(Data listing)
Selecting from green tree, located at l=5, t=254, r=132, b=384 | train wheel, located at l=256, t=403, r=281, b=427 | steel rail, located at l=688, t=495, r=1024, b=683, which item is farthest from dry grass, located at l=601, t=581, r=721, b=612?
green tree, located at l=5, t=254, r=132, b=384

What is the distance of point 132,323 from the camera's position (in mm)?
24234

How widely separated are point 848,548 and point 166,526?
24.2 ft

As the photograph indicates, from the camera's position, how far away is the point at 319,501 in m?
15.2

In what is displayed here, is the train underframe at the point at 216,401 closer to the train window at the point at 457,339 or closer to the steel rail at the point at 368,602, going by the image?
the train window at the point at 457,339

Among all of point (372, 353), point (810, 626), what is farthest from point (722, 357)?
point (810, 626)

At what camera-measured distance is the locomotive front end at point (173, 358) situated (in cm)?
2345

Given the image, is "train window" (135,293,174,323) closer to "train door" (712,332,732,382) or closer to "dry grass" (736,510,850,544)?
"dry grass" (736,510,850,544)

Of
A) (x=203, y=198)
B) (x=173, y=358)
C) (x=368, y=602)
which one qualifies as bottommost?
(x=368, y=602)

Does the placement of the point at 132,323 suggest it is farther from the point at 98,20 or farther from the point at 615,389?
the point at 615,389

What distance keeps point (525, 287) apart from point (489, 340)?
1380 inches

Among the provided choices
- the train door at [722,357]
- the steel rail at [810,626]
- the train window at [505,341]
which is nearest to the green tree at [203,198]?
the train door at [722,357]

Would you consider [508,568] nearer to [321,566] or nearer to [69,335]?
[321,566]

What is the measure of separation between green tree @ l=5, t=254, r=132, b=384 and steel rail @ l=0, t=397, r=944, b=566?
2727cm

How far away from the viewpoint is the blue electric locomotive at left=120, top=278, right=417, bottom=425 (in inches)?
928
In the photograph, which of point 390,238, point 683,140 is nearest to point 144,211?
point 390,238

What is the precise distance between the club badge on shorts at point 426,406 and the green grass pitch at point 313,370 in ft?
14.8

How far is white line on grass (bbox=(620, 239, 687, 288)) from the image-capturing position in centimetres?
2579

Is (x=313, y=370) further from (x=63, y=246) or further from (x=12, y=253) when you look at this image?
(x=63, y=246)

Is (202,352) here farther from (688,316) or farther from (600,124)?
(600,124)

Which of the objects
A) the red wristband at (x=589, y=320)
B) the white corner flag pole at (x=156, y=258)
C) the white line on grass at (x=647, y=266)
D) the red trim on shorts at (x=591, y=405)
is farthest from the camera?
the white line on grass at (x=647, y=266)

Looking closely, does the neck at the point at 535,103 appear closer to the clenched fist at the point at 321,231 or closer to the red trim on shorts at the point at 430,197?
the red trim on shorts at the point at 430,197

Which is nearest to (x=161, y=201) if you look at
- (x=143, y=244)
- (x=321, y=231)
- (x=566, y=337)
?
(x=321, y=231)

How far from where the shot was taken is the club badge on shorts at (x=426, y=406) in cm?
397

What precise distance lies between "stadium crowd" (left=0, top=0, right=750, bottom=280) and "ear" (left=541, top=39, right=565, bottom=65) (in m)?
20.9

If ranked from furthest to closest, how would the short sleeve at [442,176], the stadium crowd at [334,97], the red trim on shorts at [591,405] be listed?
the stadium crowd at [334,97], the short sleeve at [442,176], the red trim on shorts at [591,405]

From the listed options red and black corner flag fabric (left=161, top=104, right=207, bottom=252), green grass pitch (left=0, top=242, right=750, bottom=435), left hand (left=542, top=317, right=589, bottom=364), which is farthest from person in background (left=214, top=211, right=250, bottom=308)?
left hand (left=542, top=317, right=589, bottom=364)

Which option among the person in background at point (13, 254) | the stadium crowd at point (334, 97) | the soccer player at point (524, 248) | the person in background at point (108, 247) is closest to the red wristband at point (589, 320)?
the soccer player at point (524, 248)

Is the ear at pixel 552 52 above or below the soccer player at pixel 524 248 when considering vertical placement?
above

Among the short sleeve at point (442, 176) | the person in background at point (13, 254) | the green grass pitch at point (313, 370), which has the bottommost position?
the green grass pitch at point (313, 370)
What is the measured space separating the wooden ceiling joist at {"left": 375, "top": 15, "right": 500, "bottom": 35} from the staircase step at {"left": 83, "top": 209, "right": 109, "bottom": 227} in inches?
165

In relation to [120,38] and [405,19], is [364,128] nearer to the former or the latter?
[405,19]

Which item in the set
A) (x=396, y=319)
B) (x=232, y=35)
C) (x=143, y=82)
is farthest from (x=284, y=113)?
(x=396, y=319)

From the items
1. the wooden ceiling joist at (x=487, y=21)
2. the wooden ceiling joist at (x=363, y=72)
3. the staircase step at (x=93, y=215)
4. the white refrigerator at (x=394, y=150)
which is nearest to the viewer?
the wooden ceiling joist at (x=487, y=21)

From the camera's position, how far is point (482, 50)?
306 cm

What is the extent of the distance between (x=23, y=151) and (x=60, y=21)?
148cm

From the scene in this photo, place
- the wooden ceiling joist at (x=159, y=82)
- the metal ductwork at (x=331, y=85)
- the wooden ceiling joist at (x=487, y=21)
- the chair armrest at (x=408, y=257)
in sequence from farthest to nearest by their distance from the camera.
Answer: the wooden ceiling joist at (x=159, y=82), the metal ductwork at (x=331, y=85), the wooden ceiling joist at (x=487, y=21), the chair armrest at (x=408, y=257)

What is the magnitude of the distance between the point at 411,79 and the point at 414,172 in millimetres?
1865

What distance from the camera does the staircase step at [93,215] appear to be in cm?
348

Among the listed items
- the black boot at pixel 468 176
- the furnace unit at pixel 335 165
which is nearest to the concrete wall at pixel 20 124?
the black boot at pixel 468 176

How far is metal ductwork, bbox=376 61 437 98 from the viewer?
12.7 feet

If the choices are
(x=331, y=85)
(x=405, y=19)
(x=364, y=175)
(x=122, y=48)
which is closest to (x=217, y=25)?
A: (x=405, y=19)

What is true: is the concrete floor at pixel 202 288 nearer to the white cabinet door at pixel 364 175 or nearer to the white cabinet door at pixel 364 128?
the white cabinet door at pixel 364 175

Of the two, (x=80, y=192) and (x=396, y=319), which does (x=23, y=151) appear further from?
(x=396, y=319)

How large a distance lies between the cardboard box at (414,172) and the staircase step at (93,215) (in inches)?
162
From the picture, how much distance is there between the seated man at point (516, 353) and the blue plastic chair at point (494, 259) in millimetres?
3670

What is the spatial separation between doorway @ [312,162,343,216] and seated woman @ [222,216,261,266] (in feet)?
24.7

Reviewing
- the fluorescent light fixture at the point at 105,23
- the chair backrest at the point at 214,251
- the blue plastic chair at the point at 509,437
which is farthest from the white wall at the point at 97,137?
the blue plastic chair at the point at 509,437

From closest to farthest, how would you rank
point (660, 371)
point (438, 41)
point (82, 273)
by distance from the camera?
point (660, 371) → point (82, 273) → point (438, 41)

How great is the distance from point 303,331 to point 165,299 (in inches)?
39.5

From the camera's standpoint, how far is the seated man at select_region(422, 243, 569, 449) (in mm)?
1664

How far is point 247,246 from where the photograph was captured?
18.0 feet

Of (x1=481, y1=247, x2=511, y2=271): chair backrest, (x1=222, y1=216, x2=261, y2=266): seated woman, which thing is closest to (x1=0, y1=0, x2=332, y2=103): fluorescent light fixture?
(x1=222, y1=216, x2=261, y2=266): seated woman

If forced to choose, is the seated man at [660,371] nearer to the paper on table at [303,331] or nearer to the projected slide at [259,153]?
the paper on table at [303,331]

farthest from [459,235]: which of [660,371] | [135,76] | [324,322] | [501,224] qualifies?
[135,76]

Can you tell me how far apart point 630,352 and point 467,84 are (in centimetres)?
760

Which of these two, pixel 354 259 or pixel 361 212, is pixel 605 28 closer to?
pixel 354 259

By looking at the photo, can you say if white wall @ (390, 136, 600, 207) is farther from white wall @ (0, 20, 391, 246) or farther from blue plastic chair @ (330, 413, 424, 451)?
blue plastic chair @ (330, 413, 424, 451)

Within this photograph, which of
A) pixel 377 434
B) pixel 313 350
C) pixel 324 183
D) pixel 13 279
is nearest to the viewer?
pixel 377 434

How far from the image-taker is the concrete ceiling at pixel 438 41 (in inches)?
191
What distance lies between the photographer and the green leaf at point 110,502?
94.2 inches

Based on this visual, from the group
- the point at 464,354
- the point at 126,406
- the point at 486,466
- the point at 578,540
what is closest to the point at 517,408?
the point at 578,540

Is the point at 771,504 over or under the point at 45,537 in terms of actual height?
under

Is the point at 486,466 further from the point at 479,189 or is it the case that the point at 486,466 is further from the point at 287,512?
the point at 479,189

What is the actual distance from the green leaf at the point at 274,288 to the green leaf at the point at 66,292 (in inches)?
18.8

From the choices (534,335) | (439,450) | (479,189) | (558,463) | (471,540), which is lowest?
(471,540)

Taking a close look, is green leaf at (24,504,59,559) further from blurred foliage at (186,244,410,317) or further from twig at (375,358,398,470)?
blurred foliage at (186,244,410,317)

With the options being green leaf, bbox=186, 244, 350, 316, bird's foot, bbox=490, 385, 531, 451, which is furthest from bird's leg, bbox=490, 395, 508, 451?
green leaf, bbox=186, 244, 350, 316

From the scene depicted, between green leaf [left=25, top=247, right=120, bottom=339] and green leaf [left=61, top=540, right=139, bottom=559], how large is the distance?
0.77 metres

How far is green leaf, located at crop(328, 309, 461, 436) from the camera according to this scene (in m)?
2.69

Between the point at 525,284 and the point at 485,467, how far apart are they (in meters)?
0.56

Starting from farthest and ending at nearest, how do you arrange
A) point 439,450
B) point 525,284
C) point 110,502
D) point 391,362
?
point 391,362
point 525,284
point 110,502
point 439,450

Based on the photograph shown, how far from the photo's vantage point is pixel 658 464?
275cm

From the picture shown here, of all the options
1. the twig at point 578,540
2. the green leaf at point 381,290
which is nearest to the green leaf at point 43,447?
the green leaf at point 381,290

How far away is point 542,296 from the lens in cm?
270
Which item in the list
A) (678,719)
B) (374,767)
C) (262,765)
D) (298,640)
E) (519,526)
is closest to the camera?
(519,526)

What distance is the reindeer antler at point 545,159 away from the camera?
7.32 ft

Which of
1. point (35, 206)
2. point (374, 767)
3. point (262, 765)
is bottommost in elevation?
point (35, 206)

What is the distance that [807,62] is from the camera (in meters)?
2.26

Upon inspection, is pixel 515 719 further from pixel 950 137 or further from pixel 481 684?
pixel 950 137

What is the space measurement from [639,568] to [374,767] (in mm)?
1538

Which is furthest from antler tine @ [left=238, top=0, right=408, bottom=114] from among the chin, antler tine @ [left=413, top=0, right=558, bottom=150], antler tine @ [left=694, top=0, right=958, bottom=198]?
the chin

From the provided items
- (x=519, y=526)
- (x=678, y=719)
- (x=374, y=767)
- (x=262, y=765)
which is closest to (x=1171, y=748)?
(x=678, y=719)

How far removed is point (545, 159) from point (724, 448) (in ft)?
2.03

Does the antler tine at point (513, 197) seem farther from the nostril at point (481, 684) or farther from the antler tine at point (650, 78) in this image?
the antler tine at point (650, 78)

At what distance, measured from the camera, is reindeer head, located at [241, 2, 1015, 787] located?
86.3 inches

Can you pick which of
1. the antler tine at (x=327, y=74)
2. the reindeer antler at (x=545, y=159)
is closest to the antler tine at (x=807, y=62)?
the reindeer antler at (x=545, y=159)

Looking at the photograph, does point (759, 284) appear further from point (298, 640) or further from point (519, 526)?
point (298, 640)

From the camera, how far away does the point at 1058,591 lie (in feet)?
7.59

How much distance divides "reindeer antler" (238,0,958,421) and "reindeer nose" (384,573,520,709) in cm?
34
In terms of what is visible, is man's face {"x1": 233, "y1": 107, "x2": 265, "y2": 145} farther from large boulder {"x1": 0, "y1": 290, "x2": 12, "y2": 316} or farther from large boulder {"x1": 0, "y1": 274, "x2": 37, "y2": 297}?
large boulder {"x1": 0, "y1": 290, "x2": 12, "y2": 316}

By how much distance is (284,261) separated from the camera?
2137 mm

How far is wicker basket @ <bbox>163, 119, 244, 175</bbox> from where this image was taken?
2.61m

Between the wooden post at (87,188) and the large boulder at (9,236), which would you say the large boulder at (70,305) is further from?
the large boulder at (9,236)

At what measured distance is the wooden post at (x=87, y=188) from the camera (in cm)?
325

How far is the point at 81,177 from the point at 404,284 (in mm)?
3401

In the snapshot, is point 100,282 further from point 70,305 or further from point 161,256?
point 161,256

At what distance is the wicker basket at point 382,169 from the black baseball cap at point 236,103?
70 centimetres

[WHAT TO WORK ON] Locate "By how much" in the material, then quote the line that contains it and all lines after it through the final one.

[RESPONSE FOR THIS EXERCISE]
By how much distance is (284,261) separated from the camera?
2137 mm

How far is wicker basket @ <bbox>163, 119, 244, 175</bbox> from where this image was taken?
2.61m

Between the wooden post at (87,188) and the large boulder at (9,236), which would you say the large boulder at (70,305) is further from?
the large boulder at (9,236)

At what measured distance is the wooden post at (x=87, y=188) from the camera (in cm)?
325

How far is the point at 81,177 from the point at 404,284 (in mm)?
3401

In the snapshot, is point 100,282 further from point 70,305 or further from point 161,256?
point 161,256

At what distance is the wicker basket at point 382,169 from the black baseball cap at point 236,103?
70 centimetres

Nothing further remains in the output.